=== Document text ===
━━━━━━━━━━━━━━━━━━━━
Why is Obama Care Like Eating Beets?

If you haven’t eaten in a while, I encourage to TiVo whatever you were going to watch and make a sandwich before you read this.

As you know, I was never a fan of Obama Care. I had no empirical basis for not liking Obama Care, I just knew that I did not like it. I have no empirical basis for not liking beets either, I just know that I don’t like them.

For years, people have been telling me to try beets. So, I tried them. And do you know what I discovered? I really do not like beets. Full disclosure, I don’t also like turnips.

Now that we are all on the same page regarding the nuances of my vegetable husbandry, perhaps we should get back to my issues with Obama Care.

So, instead of just whinging about Obama Care, I thought I would take the same approach I took with the beets. Try it. And then complain.

Which I did. And I am doing that now—complaining, that is.

To set the stage, I received an MBA from a pretty good school. While I’m not always the smartest guy in the room, in some rooms I hold my own rather well.

For those of you who are familiar with the television show M.A.S.H., in one episode, Hawkeye Pierce told Radar, “In war, there are two rules; Rule 1—men die, and Rule 2—doctors cannot change Rule 1.”

With Obama Care there are also two rules, Rule 1—there are policies and procedures, and Rule 2—only God, or a Republican Congress can change Rule 1.
━━━━━━━━━━━━━━━━━━━━
=== Provided records ===
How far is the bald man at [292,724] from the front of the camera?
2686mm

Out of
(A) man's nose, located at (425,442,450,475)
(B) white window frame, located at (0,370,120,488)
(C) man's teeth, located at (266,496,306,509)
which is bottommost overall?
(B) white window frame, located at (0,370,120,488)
━━━━━━━━━━━━━━━━━━━━
=== List of tasks ===
A: Duplicate the stretch of the Obama Care and beets piece from "Now that we" through "can change Rule 1.".
B: In the Obama Care and beets piece, what degree does the writer say they received?
C: Say whether each statement agrees with the Obama Care and beets piece, quoting the words that decide it: (i) After trying beets, the writer found they really do not like them. (ii) In the M.A.S.H. episode, Radar told Hawkeye Pierce the two rules of war. (iii) The writer claims to have had an empirical basis for disliking Obama Care.

=== Answers for each item ===
A:
Now that we are all on the same page regarding the nuances of my vegetable husbandry, perhaps we should get back to my issues with Obama Care.

So, instead of just whinging about Obama Care, I thought I would take the same approach I took with the beets. Try it. And then complain.

Which I did. And I am doing that now—complaining, that is.

To set the stage, I received an MBA from a pretty good school. While I’m not always the smartest guy in the room, in some rooms I hold my own rather well.

For those of you who are familiar with the television show M.A.S.H., in one episode, Hawkeye Pierce told Radar, “In war, there are two rules; Rule 1—men die, and Rule 2—doctors cannot change Rule 1.”

With Obama Care there are also two rules, Rule 1—there are policies and procedures, and Rule 2—only God, or a Republican Congress can change Rule 1.

B: An MBA from a pretty good school.

C:
(i) Yes: "I really do not like beets."
(ii) No: "Hawkeye Pierce told Radar"
(iii) No: "I had no empirical basis for not liking Obama Care"